Activity list:
1 > For each statement about the article on restarting high school sports in Virginia, answer yes or no and quote the exact words of the article that decide it. (a) Phase One of Northam's plan permits summer workouts. (b) The VHSL Executive Committee is expected to decide on fall sports at a June 25 meeting. (c) Phase Two allows sports to resume without restrictions.
2 > Extend the article on restarting high school sports in Virginia by writing the next part, picking up after its final sentence.

Document excerpt:
Virginia High School League Executive Director Billy Haun said Tuesday the league will develop guidelines for safely restarting practices and competitions in compliance with Gov. Ralph Northam’s plan to reopen the state’s schools.
Northam’s plan to reopen schools features three phases and is dependent on certain criteria being met. Phase One — which is effective immediately — prohibits athletic and extracurricular activities, which means organized offseason practices and summer workouts continue to remain on hold.
Haun said the VHSL “will move as quickly as possible to develop guidelines that will align with [Northam’s] plans” and the work already completed by the Sports Medicine Advisory Committee.
“It is important to say that these guidelines must also align with local school divisions and superintendents reopening plans under Phase II & III,” Haun’s statement continued. “Before entering Phase II or III, the public health commissioner has ordered that every public and private school in Virginia will be required to submit to the [Virginia Department of Education] a plan outlining their strategies for mitigating public health risk of COVID-19 and comply with CDC and VDH recommendations. There is still work to be done before these guidelines can be put in place to reopen athletic activities.”
Two weeks ago, Haun said the VHSL Executive Committee is expected to make a decision on fall sports in a June 25 meeting.
“As high school football coaches, we’ll take whatever we can get right now,” Heritage football coach Brad Bradley said. “We need our kids and our kids need us.”
Phase Two of Northam’s plan allows for sports to start again, but with extensive limitations. The guidance says athletics should be limited to individual or team-based practice, skill-building drills or conditioning.
Bradley said he and his staff have spent “15 hours over the last two weeks” formulating plans to safely get the players from the parking lot, to the practice field and back to their cars. That includes administering temperature tests and asking questions about their health in the parking lot to determine if they can participate in the day’s activities, then designing workouts and drills that allow the players to safely navigate through the practice by limiting incidental contact.
Those drills include running routes on air, defensive coverages, linebacker drops, offensive linemen steps and defensive linemen stances and starts.

Extracted data entries:
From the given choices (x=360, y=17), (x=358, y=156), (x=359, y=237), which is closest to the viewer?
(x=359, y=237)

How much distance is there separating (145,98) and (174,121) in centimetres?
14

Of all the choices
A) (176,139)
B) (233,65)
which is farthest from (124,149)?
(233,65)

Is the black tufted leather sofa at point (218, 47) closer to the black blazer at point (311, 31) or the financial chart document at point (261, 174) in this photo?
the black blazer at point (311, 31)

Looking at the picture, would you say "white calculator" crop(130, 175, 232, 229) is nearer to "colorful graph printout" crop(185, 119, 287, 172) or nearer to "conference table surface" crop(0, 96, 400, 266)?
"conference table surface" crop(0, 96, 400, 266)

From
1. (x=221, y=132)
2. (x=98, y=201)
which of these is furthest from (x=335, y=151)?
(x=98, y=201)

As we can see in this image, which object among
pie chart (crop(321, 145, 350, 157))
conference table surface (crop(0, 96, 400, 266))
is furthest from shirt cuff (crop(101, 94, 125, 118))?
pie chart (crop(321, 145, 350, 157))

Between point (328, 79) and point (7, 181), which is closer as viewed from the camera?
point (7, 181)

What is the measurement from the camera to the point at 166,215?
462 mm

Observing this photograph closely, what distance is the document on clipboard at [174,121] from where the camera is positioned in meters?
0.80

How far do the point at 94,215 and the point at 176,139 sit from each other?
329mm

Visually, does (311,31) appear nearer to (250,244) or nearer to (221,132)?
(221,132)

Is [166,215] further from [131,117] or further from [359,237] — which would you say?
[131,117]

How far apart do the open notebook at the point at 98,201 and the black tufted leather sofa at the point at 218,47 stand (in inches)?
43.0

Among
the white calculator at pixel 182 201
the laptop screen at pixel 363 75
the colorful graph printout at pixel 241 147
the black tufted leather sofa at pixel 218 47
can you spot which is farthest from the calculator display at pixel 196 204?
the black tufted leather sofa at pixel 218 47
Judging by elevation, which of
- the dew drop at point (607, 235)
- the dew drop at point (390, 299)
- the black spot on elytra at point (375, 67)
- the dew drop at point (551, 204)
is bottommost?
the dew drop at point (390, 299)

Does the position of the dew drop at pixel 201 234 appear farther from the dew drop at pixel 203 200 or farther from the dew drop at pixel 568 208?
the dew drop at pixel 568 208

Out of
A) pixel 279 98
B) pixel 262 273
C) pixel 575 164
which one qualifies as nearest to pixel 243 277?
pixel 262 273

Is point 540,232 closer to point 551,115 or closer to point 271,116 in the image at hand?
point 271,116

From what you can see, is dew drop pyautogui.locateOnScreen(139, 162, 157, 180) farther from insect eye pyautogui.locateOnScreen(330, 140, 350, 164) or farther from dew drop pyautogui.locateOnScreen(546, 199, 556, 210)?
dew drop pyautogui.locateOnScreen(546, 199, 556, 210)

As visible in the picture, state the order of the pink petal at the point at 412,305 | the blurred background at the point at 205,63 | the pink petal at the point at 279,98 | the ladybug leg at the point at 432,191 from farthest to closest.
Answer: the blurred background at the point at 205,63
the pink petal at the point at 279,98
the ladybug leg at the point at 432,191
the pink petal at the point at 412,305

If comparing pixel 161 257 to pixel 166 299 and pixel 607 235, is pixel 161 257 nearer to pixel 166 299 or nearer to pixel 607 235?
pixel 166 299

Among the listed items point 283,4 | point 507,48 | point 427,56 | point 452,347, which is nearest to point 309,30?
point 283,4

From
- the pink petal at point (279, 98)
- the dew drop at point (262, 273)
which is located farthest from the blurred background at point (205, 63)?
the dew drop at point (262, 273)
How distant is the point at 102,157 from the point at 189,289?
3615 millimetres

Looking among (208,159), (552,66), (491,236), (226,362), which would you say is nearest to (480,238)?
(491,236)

* * *

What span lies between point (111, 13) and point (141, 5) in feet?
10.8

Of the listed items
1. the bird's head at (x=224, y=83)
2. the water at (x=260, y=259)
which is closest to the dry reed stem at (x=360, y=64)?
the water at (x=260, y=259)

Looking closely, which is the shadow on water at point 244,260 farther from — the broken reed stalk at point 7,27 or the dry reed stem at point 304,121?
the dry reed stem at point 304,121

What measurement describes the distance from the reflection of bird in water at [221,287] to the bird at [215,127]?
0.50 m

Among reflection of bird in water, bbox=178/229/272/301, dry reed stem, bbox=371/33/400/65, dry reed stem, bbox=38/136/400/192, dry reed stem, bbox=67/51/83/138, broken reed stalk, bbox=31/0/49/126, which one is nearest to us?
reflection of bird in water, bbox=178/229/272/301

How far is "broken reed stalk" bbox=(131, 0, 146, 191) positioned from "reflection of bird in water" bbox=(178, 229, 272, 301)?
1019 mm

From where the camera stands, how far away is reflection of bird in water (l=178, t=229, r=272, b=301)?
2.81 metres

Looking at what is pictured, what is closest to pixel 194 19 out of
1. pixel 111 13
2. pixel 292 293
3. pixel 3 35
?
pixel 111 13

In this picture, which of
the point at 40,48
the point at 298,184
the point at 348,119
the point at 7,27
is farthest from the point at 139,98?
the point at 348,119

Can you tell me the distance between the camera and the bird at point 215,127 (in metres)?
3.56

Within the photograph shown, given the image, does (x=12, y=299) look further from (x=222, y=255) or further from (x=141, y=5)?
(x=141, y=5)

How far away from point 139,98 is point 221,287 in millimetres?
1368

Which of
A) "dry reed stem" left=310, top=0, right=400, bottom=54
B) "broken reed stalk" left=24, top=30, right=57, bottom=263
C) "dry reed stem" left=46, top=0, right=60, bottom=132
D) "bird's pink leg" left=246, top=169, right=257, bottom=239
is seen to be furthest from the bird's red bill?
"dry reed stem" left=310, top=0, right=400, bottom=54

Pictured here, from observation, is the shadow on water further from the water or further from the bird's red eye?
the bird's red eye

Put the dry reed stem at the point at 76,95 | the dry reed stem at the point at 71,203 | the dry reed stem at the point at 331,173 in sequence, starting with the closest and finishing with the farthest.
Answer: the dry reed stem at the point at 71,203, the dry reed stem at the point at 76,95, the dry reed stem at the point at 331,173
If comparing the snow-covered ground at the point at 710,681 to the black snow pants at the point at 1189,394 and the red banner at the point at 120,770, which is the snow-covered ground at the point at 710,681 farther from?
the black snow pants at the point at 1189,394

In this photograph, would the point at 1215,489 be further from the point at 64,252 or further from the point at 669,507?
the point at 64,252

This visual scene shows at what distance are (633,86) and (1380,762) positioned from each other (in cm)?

Results of the exercise:
1 >
(a) No: "Phase One — which is effective immediately — prohibits athletic and extracurricular activities, which means organized offseason practices and summer workouts continue to remain on hold."
(b) Yes: "the VHSL Executive Committee is expected to make a decision on fall sports in a June 25 meeting."
(c) No: "Phase Two of Northam’s plan allows for sports to start again, but with extensive limitations."

2 >
Bradley said he will keep a 5-yard radius around the players. That 15-feet distance exceeds the state’s requirement of 10 feet of physical distance maintained by all participants and spectators for indoor and outdoor sports.
“We have a plan for anything,” Bradley said. “You’ve got to abide by all the rules.”
Clark Mercer, Northam’s chief of staff, said he wants to limit incidental contact — “You can’t play sports, a lot of them, without incidental contact,” — and also minimize and prohibit the use of shared equipment.
“I don’t know what will happen with the high school football season down the road,” he later added.
William Campbell football coach Danny Broggin said he and his staff “are preparing like there will be a football season.”
Broggin, who has been in contact with Bradley and other coaches during the coronavirus pandemic, also has come up with a plan to keep his players safe. He, for example, would have the skill position players work on the field in drills that do not require incidental contact; the linebackers would work in another area; and the linemen would be in the weight room lifting weights in a sanitized environment.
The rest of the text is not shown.